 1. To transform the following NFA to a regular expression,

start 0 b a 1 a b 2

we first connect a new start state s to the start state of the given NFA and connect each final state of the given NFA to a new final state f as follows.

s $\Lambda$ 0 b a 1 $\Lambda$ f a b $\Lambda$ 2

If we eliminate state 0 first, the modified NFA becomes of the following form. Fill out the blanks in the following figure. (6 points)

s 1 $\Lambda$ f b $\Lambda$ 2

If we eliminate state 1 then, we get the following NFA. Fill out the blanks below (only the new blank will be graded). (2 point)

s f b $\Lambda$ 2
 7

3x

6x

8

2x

==

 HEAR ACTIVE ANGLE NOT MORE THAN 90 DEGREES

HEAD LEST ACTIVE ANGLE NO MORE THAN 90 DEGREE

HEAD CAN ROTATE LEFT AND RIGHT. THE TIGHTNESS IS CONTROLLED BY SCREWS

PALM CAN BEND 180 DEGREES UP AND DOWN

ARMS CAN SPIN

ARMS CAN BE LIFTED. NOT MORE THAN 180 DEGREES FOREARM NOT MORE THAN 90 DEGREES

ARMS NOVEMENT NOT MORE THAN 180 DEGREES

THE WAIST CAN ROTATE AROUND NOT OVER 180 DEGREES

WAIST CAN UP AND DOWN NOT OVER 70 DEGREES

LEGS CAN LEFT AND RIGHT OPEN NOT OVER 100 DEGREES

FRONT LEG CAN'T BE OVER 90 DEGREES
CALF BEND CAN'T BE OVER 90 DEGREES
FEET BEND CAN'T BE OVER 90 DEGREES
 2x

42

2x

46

REQUIRED ACTION –
Find all the lines containing "DEGREES" in the material, then copy them.

RESULT OF THIS TASK –
 HEAR ACTIVE ANGLE NOT MORE THAN 90 DEGREES
PALM CAN BEND 180 DEGREES UP AND DOWN
ARMS CAN BE LIFTED. NOT MORE THAN 180 DEGREES FOREARM NOT MORE THAN 90 DEGREES
ARMS NOVEMENT NOT MORE THAN 180 DEGREES
THE WAIST CAN ROTATE AROUND NOT OVER 180 DEGREES
WAIST CAN UP AND DOWN NOT OVER 70 DEGREES
LEGS CAN LEFT AND RIGHT OPEN NOT OVER 100 DEGREES
FRONT LEG CAN'T BE OVER 90 DEGREES
CALF BEND CAN'T BE OVER 90 DEGREES
FEET BEND CAN'T BE OVER 90 DEGREES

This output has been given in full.